Brief
Return the stretch from the line with "Marskość wątroby - patogeneza" through the line with "Novelties of the" in the data below, character for character, skipping all pictures.

(Stored data entries)
»»

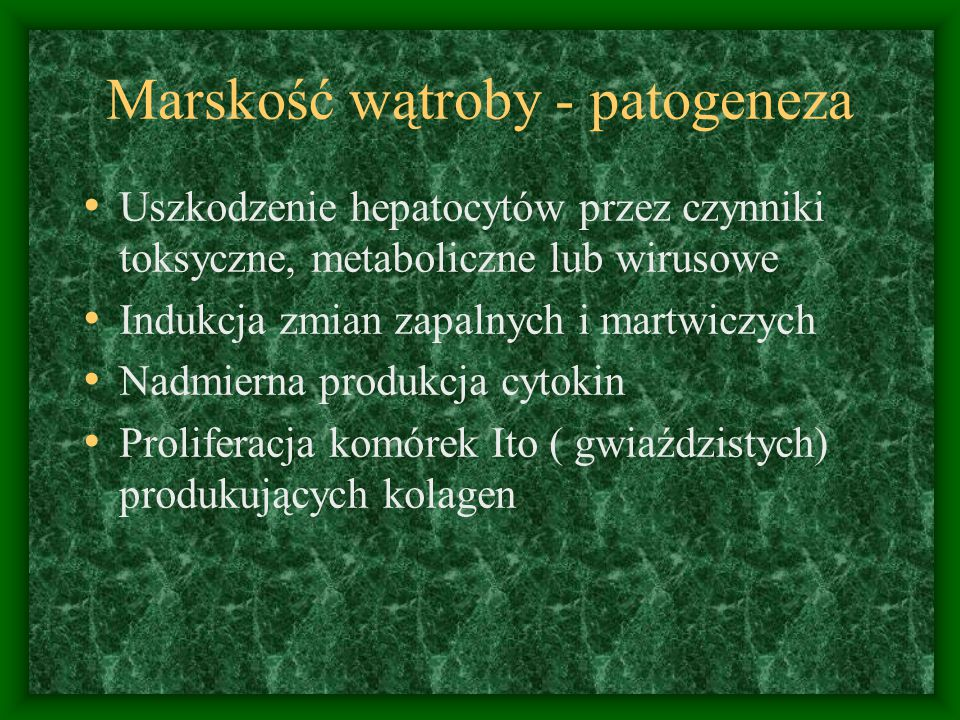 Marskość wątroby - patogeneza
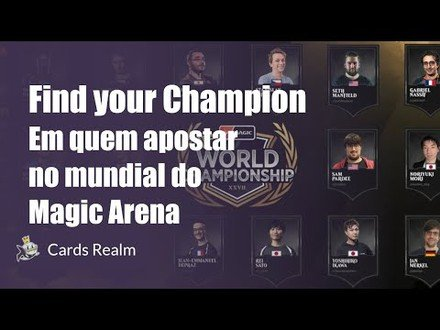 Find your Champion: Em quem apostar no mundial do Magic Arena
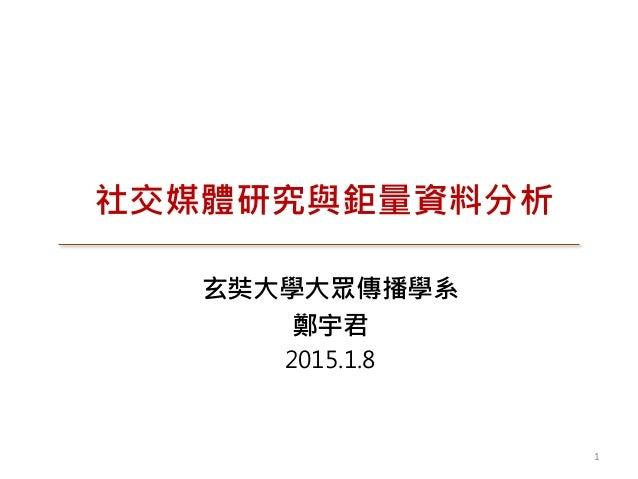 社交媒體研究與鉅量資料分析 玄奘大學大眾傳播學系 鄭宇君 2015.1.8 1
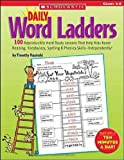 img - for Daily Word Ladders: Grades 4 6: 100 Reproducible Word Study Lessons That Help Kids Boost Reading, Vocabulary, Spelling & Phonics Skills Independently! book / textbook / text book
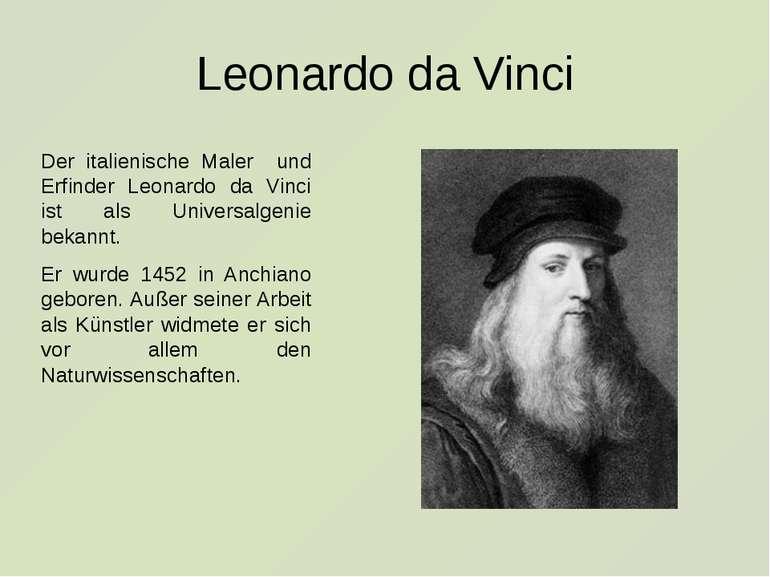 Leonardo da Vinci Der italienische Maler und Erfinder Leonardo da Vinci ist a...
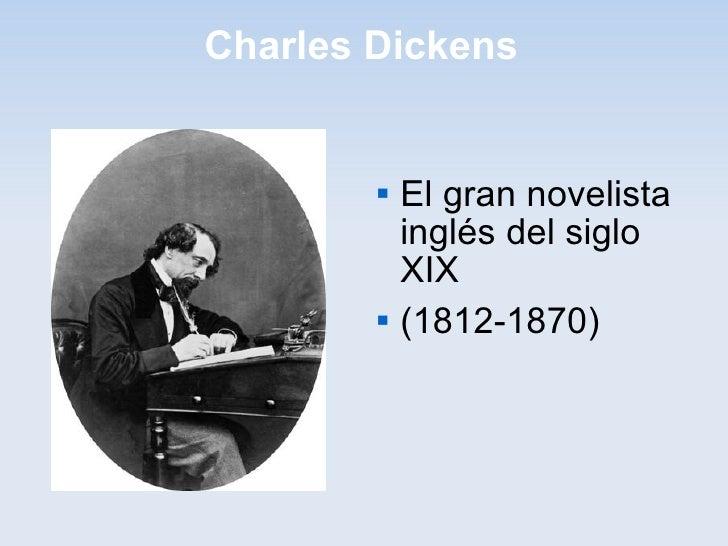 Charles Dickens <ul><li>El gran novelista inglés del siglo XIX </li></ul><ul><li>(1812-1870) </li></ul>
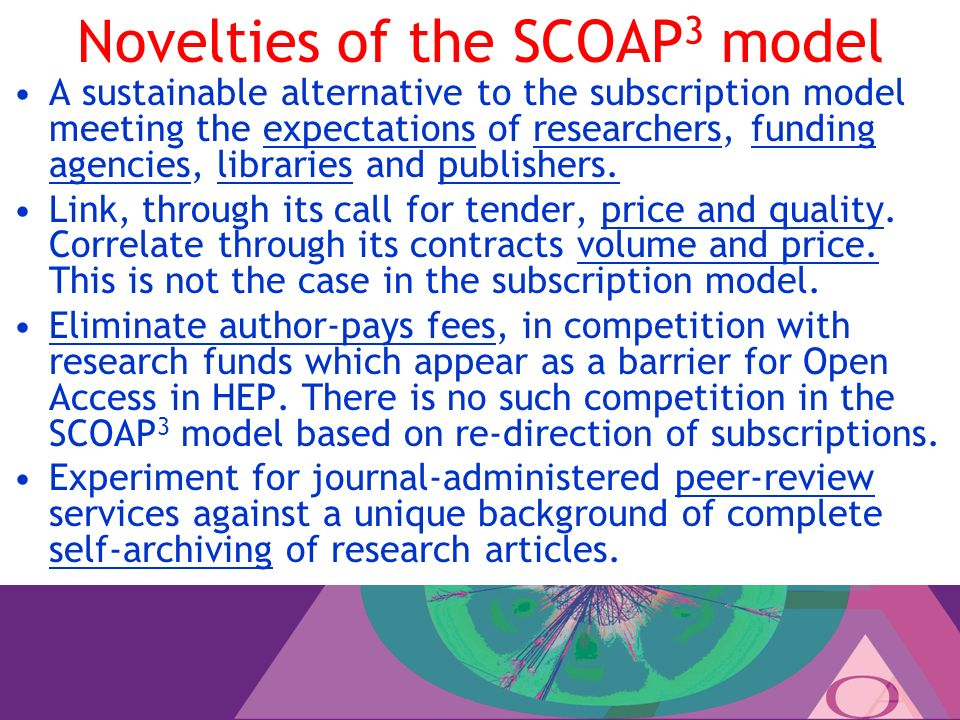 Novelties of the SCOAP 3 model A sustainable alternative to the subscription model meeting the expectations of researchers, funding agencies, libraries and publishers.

««
»»

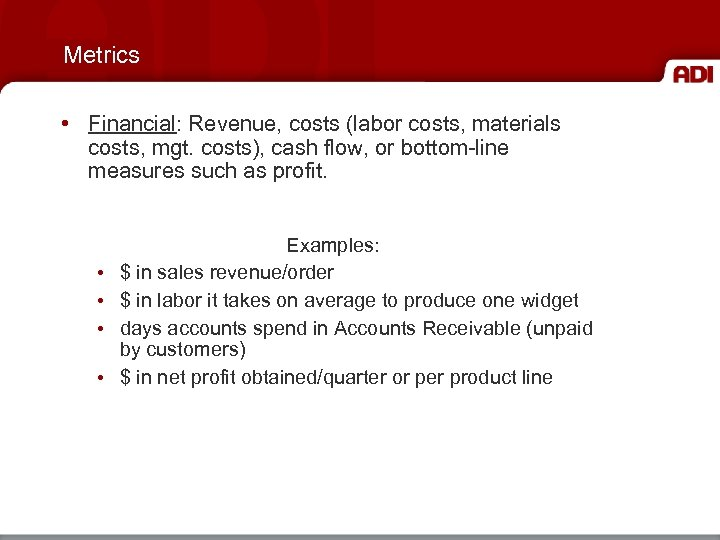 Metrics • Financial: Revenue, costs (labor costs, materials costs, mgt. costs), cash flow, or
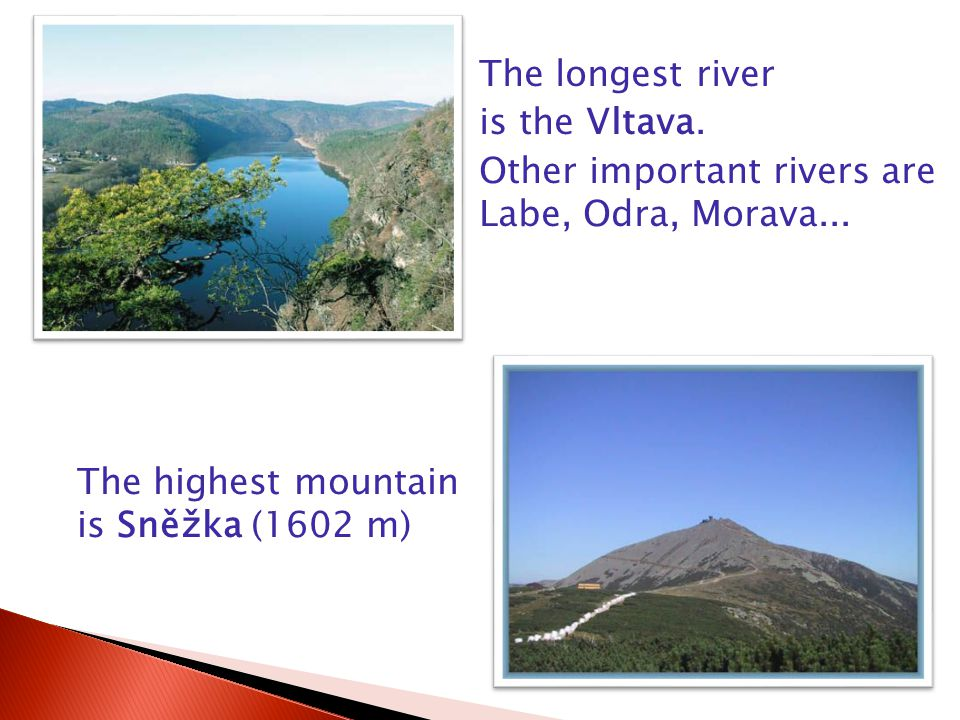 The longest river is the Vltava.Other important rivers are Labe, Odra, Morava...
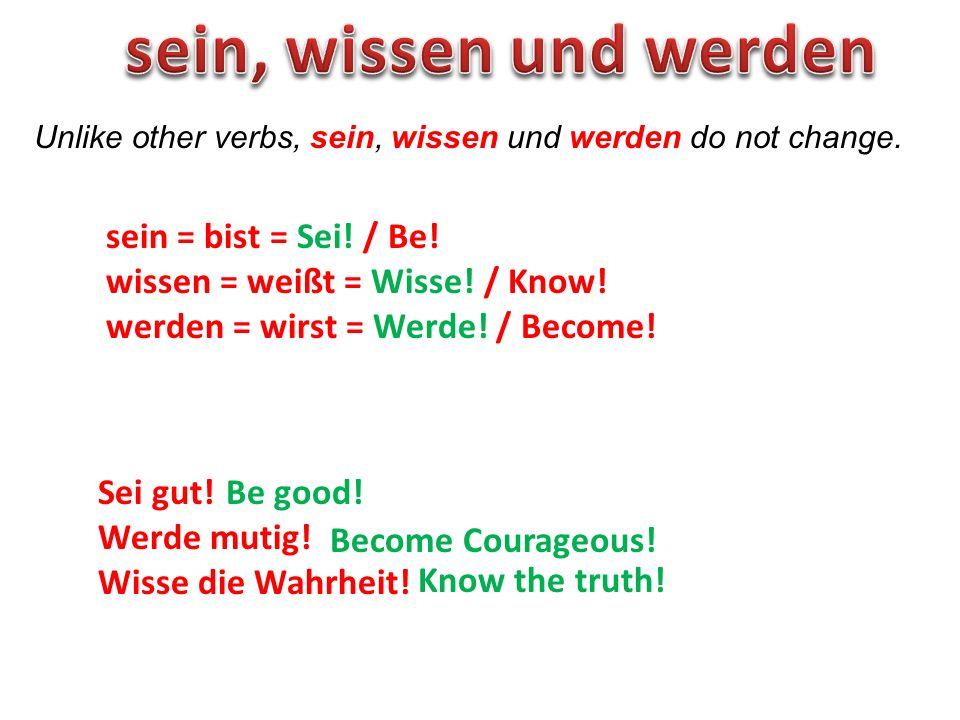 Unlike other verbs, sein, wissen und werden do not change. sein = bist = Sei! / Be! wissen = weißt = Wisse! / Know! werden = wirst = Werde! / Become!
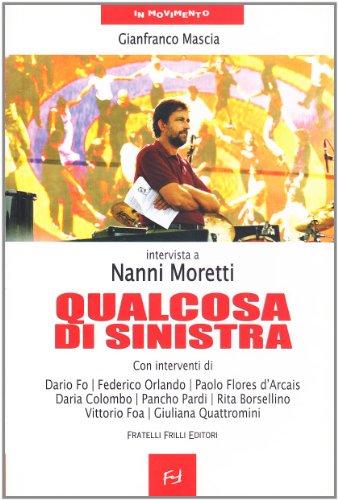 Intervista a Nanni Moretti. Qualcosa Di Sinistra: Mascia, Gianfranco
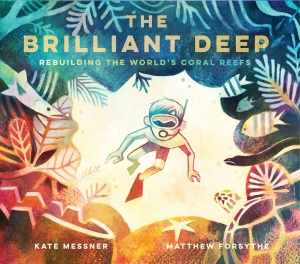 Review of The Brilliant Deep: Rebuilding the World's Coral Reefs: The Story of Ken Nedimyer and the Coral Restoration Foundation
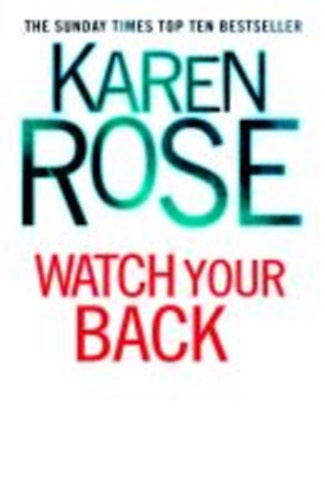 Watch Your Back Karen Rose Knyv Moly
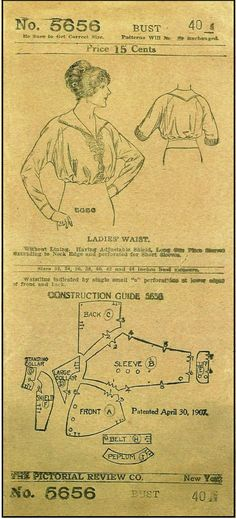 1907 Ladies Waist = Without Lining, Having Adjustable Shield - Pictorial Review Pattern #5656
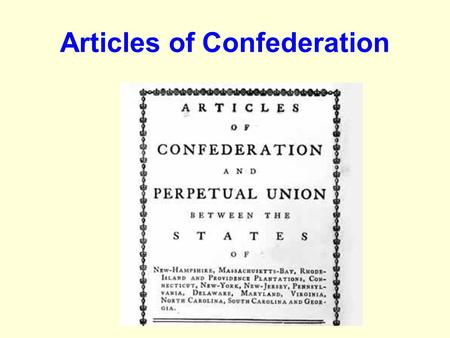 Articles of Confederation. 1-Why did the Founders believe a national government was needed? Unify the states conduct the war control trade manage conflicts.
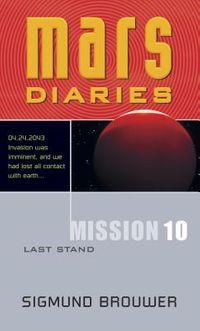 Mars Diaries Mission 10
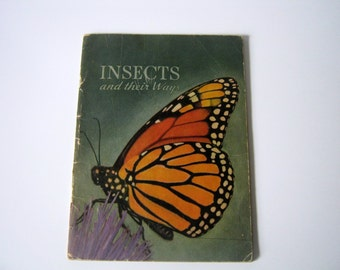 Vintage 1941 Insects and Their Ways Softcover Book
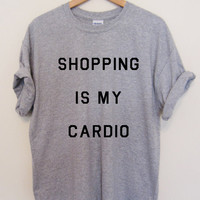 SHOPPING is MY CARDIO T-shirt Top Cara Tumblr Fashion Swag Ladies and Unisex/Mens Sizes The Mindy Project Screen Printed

««

Solution to the exercise
 Marskość wątroby - patogeneza
 Find your Champion: Em quem apostar no mundial do Magic Arena
 社交媒體研究與鉅量資料分析 玄奘大學大眾傳播學系 鄭宇君 2015.1.8 1
 img - for Daily Word Ladders: Grades 4 6: 100 Reproducible Word Study Lessons That Help Kids Boost Reading, Vocabulary, Spelling & Phonics Skills Independently! book / textbook / text book
 Leonardo da Vinci Der italienische Maler und Erfinder Leonardo da Vinci ist a...
 Charles Dickens <ul><li>El gran novelista inglés del siglo XIX </li></ul><ul><li>(1812-1870) </li></ul>
 Novelties of the SCOAP 3 model A sustainable alternative to the subscription model meeting the expectations of researchers, funding agencies, libraries and publishers.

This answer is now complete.